▶ **INSTRUCTIONS FOR THE TASK**
Put every non-blank line, from the line containing "When looking at" through the end of the records, into a JSON list of strings with one string per line.

▶ **DATASET RECORDS**
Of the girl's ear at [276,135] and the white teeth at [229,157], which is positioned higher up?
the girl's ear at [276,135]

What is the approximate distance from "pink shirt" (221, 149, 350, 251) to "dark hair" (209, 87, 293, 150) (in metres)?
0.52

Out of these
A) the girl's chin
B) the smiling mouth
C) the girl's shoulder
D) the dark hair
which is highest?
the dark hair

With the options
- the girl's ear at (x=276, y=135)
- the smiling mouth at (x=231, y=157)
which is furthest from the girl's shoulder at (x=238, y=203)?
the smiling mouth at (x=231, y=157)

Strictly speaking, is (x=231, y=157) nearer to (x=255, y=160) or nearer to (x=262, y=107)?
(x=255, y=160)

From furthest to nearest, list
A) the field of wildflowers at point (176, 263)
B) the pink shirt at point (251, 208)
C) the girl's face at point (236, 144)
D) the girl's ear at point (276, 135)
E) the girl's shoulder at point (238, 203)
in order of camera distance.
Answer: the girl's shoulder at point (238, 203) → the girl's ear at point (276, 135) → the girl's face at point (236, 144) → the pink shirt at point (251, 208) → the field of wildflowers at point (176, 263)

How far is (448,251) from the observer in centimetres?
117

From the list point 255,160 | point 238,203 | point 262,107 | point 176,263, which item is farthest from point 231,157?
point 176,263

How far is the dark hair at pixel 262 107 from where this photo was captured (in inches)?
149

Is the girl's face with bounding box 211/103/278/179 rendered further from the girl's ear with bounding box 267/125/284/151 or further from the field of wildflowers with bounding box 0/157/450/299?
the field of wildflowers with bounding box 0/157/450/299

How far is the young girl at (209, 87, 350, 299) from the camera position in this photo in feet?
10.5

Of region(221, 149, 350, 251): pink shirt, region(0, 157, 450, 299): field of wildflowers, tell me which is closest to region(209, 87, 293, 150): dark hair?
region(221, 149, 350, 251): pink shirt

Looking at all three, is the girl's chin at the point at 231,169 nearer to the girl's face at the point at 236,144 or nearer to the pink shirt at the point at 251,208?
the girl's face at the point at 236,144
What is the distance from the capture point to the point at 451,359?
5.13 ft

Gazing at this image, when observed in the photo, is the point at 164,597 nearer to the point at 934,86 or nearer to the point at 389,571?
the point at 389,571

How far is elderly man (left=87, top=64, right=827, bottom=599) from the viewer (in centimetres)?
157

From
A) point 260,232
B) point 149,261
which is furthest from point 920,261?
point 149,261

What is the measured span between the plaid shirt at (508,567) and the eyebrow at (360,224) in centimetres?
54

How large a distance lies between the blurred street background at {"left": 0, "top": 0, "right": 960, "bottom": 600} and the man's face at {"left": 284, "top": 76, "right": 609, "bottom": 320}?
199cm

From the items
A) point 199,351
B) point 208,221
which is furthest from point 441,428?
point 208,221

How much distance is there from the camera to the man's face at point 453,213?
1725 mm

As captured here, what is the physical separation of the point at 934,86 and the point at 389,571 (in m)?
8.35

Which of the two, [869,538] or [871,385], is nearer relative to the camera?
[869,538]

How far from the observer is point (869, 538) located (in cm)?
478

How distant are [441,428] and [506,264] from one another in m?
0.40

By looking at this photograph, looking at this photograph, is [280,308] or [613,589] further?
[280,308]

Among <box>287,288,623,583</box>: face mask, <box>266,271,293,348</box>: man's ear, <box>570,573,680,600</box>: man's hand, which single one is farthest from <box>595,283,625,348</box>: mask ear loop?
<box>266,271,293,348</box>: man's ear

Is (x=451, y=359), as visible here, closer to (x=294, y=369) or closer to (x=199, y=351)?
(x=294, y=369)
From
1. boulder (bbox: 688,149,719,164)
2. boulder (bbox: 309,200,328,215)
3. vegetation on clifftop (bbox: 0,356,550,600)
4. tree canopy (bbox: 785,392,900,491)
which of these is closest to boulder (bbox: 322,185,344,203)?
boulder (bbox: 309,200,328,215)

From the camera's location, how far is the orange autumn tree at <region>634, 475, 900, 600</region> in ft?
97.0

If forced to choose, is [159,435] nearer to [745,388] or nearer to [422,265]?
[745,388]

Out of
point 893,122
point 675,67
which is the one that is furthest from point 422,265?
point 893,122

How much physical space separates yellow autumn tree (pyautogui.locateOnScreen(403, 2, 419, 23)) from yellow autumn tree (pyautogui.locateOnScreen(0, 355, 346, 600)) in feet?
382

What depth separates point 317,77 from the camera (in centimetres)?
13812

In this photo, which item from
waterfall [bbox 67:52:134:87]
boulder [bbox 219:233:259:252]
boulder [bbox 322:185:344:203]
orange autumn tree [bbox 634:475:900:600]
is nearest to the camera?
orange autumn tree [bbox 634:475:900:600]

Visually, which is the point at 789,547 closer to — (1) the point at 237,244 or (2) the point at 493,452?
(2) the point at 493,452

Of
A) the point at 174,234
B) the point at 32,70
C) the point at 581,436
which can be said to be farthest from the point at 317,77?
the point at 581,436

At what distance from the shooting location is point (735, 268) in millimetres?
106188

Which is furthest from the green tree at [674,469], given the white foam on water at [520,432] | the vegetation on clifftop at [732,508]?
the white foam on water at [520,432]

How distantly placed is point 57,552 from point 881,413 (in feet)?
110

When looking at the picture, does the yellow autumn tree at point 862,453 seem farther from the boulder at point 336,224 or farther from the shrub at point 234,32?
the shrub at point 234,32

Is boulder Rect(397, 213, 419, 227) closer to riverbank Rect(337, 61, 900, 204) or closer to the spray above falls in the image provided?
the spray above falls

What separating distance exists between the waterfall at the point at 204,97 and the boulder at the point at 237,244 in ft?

▶ **RIGHT ANSWER**
[
  "When looking at the picture, does the yellow autumn tree at point 862,453 seem farther from the boulder at point 336,224 or farther from the shrub at point 234,32?",
  "the shrub at point 234,32",
  "Is boulder Rect(397, 213, 419, 227) closer to riverbank Rect(337, 61, 900, 204) or closer to the spray above falls in the image provided?",
  "the spray above falls",
  "What separating distance exists between the waterfall at the point at 204,97 and the boulder at the point at 237,244 in ft?"
]